* _Task goal_: From the data below, return each line in which the string "href" is found.

* _Records shown_:
╭──

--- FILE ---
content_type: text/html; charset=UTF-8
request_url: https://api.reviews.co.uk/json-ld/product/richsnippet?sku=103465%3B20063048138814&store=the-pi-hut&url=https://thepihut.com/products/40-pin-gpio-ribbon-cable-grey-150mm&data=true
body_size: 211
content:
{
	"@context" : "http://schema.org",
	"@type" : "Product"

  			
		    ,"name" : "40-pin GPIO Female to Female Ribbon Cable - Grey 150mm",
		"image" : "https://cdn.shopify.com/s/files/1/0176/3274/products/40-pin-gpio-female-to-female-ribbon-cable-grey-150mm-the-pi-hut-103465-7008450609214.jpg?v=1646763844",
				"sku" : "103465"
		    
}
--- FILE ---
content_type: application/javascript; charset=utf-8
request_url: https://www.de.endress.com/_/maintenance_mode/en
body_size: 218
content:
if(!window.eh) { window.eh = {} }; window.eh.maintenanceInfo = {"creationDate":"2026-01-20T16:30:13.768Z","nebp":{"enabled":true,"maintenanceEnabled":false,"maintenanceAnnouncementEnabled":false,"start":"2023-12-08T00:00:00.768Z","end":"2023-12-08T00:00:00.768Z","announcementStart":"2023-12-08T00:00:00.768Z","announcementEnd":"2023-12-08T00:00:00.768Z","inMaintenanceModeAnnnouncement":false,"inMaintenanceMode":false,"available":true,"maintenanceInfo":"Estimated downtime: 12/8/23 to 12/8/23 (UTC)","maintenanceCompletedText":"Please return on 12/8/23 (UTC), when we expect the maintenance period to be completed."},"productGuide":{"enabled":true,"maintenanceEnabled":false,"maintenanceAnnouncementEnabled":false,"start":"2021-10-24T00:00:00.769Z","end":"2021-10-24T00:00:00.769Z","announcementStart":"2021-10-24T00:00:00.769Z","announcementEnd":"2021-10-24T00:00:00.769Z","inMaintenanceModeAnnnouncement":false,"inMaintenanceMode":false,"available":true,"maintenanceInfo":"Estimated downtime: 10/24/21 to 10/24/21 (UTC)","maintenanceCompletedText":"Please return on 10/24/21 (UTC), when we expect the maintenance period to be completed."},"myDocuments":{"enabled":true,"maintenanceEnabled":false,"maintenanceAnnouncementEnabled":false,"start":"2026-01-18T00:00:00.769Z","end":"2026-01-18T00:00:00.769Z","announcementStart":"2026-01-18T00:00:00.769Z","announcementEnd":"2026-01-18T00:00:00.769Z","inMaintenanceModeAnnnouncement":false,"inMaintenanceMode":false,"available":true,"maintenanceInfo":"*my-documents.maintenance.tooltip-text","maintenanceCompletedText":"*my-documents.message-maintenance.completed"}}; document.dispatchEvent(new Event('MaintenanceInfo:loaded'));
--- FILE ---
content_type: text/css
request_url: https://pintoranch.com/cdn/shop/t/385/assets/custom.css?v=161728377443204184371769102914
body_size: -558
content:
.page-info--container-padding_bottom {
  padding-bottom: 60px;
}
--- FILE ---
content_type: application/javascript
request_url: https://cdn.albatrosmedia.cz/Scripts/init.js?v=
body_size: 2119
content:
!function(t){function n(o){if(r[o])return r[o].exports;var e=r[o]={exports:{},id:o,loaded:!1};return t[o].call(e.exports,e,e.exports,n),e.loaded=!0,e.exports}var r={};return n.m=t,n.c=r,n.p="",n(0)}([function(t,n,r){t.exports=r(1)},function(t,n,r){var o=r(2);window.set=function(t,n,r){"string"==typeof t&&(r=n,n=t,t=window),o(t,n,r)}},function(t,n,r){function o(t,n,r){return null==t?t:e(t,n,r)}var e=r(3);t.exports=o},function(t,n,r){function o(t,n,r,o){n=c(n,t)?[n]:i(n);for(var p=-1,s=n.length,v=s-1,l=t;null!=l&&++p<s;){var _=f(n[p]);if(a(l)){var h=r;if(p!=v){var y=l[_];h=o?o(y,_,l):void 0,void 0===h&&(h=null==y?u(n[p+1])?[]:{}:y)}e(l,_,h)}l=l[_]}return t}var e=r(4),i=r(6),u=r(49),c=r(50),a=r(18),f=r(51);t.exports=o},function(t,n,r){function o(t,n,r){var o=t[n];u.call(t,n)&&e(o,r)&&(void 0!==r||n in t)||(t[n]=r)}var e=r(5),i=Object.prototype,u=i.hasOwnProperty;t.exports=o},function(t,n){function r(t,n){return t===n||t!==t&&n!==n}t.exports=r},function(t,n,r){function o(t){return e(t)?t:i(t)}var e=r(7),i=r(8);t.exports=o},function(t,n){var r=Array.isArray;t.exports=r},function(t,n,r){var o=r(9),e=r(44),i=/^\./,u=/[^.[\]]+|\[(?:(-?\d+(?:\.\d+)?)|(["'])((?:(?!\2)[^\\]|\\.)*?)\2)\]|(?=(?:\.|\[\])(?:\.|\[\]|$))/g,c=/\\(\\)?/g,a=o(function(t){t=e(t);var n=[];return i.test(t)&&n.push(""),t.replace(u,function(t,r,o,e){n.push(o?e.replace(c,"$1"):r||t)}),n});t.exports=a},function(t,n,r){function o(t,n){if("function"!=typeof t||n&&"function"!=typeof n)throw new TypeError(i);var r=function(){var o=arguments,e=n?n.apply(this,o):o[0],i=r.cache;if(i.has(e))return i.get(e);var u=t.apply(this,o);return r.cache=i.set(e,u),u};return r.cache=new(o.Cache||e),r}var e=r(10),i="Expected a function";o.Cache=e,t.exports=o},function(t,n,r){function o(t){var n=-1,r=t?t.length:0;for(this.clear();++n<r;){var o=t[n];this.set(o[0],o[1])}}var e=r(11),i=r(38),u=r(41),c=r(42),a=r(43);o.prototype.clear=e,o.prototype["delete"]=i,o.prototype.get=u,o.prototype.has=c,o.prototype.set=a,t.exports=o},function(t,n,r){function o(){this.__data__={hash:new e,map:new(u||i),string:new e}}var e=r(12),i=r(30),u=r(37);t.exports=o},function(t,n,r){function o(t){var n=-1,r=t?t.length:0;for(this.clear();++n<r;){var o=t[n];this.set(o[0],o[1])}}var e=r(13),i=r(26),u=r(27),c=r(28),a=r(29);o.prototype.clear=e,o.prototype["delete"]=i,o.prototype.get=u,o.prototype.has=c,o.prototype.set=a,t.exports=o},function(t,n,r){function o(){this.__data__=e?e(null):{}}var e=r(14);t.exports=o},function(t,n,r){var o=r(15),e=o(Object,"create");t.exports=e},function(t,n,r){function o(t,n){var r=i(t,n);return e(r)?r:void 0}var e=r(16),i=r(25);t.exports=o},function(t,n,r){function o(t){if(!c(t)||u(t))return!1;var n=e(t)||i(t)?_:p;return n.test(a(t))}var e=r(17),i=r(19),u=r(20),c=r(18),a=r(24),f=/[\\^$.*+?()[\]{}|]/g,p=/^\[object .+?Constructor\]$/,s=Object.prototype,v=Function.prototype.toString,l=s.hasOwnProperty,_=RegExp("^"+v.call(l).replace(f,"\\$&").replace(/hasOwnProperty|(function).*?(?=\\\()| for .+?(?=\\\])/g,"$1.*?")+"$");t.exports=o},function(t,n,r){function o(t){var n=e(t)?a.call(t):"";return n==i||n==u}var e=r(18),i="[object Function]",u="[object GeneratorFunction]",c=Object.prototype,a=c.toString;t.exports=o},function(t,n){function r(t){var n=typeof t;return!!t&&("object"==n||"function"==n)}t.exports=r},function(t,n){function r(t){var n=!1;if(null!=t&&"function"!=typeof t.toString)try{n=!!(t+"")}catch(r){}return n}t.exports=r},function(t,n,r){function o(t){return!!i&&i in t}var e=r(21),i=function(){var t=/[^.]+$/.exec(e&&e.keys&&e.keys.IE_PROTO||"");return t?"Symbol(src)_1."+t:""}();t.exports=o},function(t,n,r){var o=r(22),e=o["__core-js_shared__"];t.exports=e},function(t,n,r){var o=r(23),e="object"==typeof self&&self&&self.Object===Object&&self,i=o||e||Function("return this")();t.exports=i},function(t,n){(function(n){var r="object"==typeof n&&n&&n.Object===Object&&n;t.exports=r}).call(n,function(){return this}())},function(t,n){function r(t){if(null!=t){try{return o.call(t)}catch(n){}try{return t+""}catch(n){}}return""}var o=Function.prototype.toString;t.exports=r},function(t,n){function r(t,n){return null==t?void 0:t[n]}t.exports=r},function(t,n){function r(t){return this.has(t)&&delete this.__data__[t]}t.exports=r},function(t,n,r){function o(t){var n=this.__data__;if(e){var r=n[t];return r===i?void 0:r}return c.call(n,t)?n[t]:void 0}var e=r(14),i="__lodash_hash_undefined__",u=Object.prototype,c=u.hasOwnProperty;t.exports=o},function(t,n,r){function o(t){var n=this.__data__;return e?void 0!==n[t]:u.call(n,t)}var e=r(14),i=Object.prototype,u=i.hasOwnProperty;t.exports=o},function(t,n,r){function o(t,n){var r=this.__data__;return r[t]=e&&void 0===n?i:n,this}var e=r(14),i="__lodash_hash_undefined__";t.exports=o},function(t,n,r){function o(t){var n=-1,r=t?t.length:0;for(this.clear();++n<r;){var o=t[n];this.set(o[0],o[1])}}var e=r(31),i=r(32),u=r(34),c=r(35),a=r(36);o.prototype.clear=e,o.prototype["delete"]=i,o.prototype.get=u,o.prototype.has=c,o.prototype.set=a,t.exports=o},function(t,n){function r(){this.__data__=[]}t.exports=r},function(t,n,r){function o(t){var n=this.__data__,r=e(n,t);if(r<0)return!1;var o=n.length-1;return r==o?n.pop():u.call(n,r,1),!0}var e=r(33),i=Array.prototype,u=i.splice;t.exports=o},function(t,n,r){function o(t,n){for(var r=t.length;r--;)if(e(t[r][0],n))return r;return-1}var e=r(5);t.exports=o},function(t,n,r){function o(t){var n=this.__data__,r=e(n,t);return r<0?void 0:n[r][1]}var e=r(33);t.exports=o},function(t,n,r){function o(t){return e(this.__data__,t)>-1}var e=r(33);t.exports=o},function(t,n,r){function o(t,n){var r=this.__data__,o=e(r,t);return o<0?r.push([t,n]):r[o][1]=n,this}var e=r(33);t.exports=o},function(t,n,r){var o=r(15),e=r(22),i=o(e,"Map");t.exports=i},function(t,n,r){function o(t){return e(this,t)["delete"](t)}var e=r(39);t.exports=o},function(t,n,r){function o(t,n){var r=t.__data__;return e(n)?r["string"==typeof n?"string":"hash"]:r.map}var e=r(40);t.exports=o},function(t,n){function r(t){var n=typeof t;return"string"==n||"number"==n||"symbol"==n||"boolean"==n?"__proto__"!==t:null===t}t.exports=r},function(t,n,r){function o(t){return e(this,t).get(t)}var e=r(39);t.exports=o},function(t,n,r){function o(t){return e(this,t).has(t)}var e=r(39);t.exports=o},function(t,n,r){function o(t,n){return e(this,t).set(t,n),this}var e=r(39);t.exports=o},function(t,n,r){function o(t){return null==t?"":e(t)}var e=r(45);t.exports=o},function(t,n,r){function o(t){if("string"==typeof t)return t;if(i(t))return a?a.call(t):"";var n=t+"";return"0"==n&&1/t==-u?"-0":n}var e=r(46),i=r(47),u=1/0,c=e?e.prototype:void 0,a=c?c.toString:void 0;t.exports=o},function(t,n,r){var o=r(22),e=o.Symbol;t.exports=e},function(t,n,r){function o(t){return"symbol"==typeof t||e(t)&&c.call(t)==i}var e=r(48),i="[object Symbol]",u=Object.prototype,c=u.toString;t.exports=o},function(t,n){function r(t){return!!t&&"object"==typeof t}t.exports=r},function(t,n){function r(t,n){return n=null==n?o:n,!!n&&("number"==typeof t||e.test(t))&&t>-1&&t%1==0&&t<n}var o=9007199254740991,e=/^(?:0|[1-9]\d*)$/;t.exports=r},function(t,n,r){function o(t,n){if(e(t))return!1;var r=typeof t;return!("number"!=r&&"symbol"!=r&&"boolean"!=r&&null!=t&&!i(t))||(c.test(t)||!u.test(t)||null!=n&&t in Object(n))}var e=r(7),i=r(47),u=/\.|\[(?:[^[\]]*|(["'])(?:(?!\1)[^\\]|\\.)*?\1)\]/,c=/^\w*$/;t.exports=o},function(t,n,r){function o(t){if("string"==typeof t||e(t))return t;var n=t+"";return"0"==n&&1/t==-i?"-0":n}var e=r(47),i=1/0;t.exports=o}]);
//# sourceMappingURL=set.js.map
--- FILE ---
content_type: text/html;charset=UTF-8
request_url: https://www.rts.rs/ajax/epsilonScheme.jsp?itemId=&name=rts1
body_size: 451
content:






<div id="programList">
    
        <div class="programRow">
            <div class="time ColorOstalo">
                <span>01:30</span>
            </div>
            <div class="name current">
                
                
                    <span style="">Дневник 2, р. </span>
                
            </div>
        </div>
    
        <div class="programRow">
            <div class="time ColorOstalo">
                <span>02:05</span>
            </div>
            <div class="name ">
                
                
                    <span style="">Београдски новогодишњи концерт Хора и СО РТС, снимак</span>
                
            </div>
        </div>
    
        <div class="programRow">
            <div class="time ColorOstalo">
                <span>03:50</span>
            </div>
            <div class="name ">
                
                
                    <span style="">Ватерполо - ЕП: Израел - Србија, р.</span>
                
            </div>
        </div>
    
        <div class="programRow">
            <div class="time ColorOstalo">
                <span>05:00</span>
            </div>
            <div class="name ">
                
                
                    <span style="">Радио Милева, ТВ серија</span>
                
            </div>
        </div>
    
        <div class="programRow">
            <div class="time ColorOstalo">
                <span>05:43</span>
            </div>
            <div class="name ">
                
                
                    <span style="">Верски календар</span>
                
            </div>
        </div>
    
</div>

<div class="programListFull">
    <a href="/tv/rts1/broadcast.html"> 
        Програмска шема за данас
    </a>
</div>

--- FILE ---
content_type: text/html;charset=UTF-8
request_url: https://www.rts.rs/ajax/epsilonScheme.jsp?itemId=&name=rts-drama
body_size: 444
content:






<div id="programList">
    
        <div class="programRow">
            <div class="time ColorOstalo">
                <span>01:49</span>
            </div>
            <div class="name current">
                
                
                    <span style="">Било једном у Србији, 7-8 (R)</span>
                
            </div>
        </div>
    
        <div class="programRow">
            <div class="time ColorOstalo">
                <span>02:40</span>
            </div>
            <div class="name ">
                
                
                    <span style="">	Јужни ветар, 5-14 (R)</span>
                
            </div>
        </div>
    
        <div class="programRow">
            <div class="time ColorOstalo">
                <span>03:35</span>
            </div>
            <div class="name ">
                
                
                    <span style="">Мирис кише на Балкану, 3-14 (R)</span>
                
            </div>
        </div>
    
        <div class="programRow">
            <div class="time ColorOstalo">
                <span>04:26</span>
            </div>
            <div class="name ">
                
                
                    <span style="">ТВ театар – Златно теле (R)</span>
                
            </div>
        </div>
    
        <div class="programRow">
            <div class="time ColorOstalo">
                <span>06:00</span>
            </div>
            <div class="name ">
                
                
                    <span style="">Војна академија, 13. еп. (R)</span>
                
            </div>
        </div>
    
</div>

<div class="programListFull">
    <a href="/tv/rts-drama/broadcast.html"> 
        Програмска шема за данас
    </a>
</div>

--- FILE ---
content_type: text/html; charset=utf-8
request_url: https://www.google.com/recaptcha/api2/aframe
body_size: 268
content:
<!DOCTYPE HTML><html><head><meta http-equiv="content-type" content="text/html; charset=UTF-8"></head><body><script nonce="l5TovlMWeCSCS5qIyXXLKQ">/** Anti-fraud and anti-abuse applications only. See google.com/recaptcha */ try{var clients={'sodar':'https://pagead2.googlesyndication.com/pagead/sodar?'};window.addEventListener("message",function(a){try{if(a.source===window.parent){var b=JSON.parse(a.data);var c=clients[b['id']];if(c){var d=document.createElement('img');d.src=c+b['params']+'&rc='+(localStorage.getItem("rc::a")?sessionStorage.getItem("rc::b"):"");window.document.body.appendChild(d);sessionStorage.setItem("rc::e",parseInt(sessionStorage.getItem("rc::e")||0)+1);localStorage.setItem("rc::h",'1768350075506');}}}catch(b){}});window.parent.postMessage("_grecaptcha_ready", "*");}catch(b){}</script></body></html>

╰──

* _Exercise answer_:
    <a href="/tv/rts1/broadcast.html"> 
    <a href="/tv/rts-drama/broadcast.html"> 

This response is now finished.